• EXCERPTED TEXT:
□ □ □

I think a lot of the "bad stuff" can be seen as an advantage. Like for
example:

\- Lack of strong typing \- User don't have to bother with the data type at
first, they go directly into the logic

\- Typecasting when comparing \- faster for quick comparison. E.g. if a user
wants to check if the input of the user is equal to a certain number, he
doesn't have to cast it as an int/float/whatever before, he just does "10" ==
10 and it just works.

And also, its greatest strength I think is the fact that it's the language of
the web, and web development has the lowest "barrier to entry", because all
you need is a notepad and a browser and you can easily develop and test.

Anyway, as many people have pointed out, I don't think it matters that much
what language you start with, because it makes you learn the logic of
programming, which is then transferable to all other languages anyway.

------
z3t4
What is the business model ? Or is it a PR app ? How do you get a job like
this, where you can do public good and not have to worry about founding !?

------
linuxftw
No one is going to learn to be an effective programmer using a smartphone.

I do expect a lot of people to install it, use it for 5 minutes, and never
bother with it again. It's a perfectly suitable way to push people out of
programming because there's no way you can get a real feel for it with a
smartphone. All of the 'learn to "code"' applications that don't involve
writing actual software seem like a giant waste of time and effort to me.

------
xopher
I installed it last week. I was torn whether the constant reminders to do it
was helpful or annoying.

------
tomc1985
Why so cute? :(

------
originalsimba
"The road to hell is paved with good intentions"

Can they please just stop putting their fingers in every pie? I WANT Free
coding lesson websites, but not from google thanks. They should stick to
github with their contributions.

It's difficult to enjoy our lives, with these corporations strolling in like
"IS THAT FUN WE SEE?!?!" (because they're giants)

□ □ □

• DATA ROWS:

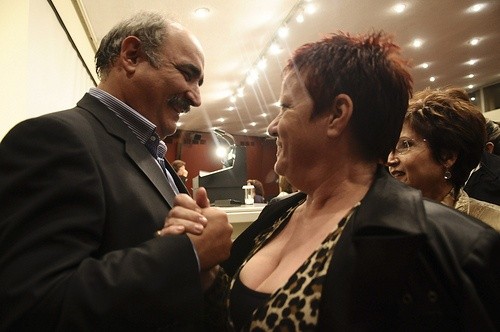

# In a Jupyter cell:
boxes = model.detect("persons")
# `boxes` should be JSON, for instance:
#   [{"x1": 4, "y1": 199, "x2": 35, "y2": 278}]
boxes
[
  {"x1": 171, "y1": 160, "x2": 189, "y2": 183},
  {"x1": 246, "y1": 177, "x2": 266, "y2": 204},
  {"x1": 0, "y1": 13, "x2": 232, "y2": 331},
  {"x1": 160, "y1": 34, "x2": 499, "y2": 332},
  {"x1": 385, "y1": 86, "x2": 500, "y2": 229},
  {"x1": 270, "y1": 174, "x2": 302, "y2": 203}
]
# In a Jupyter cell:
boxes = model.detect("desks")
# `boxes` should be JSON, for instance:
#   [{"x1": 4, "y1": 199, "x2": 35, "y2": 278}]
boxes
[{"x1": 211, "y1": 202, "x2": 267, "y2": 243}]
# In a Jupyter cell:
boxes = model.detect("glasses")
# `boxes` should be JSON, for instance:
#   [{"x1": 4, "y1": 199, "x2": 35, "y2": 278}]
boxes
[{"x1": 391, "y1": 138, "x2": 432, "y2": 153}]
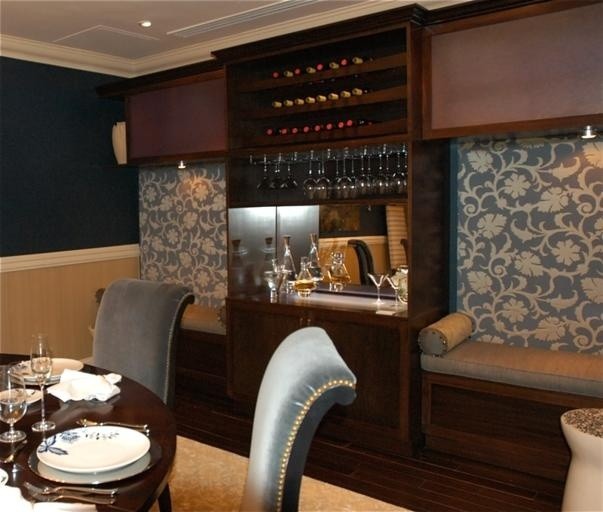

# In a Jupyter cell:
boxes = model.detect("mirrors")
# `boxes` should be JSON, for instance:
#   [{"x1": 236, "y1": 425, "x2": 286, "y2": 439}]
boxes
[{"x1": 275, "y1": 204, "x2": 408, "y2": 301}]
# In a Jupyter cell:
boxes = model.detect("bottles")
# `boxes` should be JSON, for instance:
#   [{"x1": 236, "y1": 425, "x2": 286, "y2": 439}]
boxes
[
  {"x1": 272, "y1": 233, "x2": 316, "y2": 298},
  {"x1": 229, "y1": 238, "x2": 249, "y2": 294},
  {"x1": 307, "y1": 234, "x2": 351, "y2": 293},
  {"x1": 257, "y1": 237, "x2": 274, "y2": 295},
  {"x1": 264, "y1": 57, "x2": 377, "y2": 135}
]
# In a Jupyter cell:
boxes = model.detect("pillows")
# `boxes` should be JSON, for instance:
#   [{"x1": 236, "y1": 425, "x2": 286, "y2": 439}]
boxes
[{"x1": 417, "y1": 313, "x2": 477, "y2": 356}]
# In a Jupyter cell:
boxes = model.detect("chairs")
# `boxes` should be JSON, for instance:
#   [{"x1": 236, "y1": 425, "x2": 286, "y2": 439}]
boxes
[
  {"x1": 346, "y1": 239, "x2": 376, "y2": 287},
  {"x1": 238, "y1": 326, "x2": 357, "y2": 512},
  {"x1": 93, "y1": 279, "x2": 196, "y2": 405}
]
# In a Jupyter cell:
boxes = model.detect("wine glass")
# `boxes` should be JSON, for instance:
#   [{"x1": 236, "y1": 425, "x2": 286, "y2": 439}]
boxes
[
  {"x1": 264, "y1": 272, "x2": 285, "y2": 303},
  {"x1": 256, "y1": 145, "x2": 407, "y2": 200},
  {"x1": 369, "y1": 273, "x2": 403, "y2": 305},
  {"x1": 0, "y1": 334, "x2": 56, "y2": 443}
]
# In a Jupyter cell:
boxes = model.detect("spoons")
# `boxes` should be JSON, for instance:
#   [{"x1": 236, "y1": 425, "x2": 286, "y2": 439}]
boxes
[
  {"x1": 21, "y1": 482, "x2": 117, "y2": 505},
  {"x1": 75, "y1": 418, "x2": 148, "y2": 430}
]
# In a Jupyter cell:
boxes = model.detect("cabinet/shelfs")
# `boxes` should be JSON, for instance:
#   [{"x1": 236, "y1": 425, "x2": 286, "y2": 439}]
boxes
[
  {"x1": 216, "y1": 25, "x2": 410, "y2": 203},
  {"x1": 225, "y1": 303, "x2": 399, "y2": 434}
]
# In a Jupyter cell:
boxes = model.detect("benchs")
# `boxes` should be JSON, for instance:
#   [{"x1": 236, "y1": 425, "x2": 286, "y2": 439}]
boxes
[{"x1": 422, "y1": 341, "x2": 603, "y2": 484}]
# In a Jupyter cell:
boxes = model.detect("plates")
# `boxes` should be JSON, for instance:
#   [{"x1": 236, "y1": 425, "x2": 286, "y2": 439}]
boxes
[
  {"x1": 6, "y1": 357, "x2": 84, "y2": 382},
  {"x1": 37, "y1": 425, "x2": 151, "y2": 474}
]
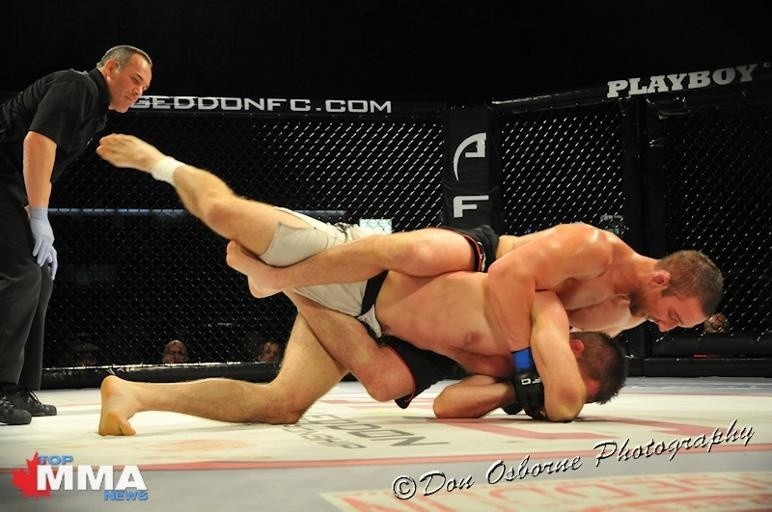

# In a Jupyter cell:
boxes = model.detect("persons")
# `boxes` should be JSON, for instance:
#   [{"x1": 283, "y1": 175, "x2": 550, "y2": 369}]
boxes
[
  {"x1": 256, "y1": 339, "x2": 281, "y2": 362},
  {"x1": 224, "y1": 221, "x2": 725, "y2": 410},
  {"x1": 0, "y1": 45, "x2": 155, "y2": 427},
  {"x1": 703, "y1": 311, "x2": 731, "y2": 333},
  {"x1": 95, "y1": 130, "x2": 628, "y2": 437},
  {"x1": 161, "y1": 339, "x2": 191, "y2": 363}
]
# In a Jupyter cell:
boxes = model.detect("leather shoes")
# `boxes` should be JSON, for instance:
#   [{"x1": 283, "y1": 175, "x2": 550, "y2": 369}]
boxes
[
  {"x1": 6, "y1": 387, "x2": 56, "y2": 416},
  {"x1": 0, "y1": 391, "x2": 32, "y2": 425}
]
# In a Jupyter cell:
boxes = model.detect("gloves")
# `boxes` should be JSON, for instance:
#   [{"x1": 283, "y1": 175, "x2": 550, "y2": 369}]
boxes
[
  {"x1": 29, "y1": 207, "x2": 55, "y2": 268},
  {"x1": 513, "y1": 366, "x2": 545, "y2": 410},
  {"x1": 47, "y1": 247, "x2": 58, "y2": 282}
]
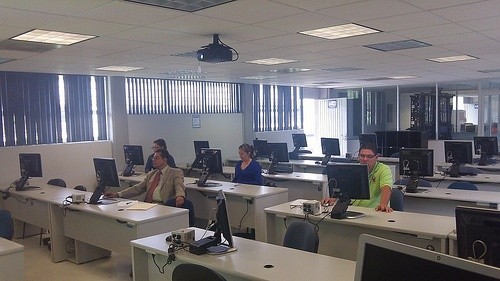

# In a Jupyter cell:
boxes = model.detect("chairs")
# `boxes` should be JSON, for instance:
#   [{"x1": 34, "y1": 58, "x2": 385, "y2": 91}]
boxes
[
  {"x1": 165, "y1": 197, "x2": 196, "y2": 228},
  {"x1": 390, "y1": 188, "x2": 403, "y2": 212},
  {"x1": 283, "y1": 220, "x2": 320, "y2": 253}
]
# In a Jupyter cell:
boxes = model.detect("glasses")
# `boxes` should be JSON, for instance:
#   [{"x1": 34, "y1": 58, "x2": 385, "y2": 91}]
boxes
[
  {"x1": 151, "y1": 146, "x2": 162, "y2": 150},
  {"x1": 358, "y1": 154, "x2": 377, "y2": 159}
]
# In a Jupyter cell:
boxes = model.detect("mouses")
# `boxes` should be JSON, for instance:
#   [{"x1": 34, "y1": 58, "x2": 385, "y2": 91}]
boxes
[
  {"x1": 323, "y1": 203, "x2": 331, "y2": 207},
  {"x1": 102, "y1": 195, "x2": 111, "y2": 199}
]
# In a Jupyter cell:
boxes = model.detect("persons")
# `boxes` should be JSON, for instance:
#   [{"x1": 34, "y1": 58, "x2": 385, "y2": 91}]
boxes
[
  {"x1": 103, "y1": 149, "x2": 185, "y2": 208},
  {"x1": 486, "y1": 123, "x2": 499, "y2": 136},
  {"x1": 144, "y1": 139, "x2": 176, "y2": 174},
  {"x1": 320, "y1": 143, "x2": 394, "y2": 213},
  {"x1": 231, "y1": 143, "x2": 263, "y2": 186}
]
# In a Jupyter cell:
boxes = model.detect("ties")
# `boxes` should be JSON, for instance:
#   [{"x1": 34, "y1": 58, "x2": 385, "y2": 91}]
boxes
[{"x1": 144, "y1": 171, "x2": 162, "y2": 203}]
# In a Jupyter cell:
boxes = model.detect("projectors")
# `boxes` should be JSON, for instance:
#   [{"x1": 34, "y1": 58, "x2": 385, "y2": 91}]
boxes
[{"x1": 195, "y1": 46, "x2": 233, "y2": 63}]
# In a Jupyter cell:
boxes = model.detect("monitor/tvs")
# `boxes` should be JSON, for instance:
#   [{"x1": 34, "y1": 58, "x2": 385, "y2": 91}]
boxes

□ □ □

• PROBLEMS:
[1] Render this sentence from the forum thread in Spanish: "I installed it last week."
[2] According to the forum thread, what do you need to develop and test for the web?
[3] Echo everything in the forum thread from "Anyway, as many" down to "using a smartphone.".
The entries were taken from a different source than the forum thread.

• SOLUTIONS TO THE PROBLEMS:
[1] Lo instalé la semana pasada.

[2] A notepad and a browser.

[3]
Anyway, as many people have pointed out, I don't think it matters that much
what language you start with, because it makes you learn the logic of
programming, which is then transferable to all other languages anyway.

------
z3t4
What is the business model ? Or is it a PR app ? How do you get a job like
this, where you can do public good and not have to worry about founding !?

------
linuxftw
No one is going to learn to be an effective programmer using a smartphone.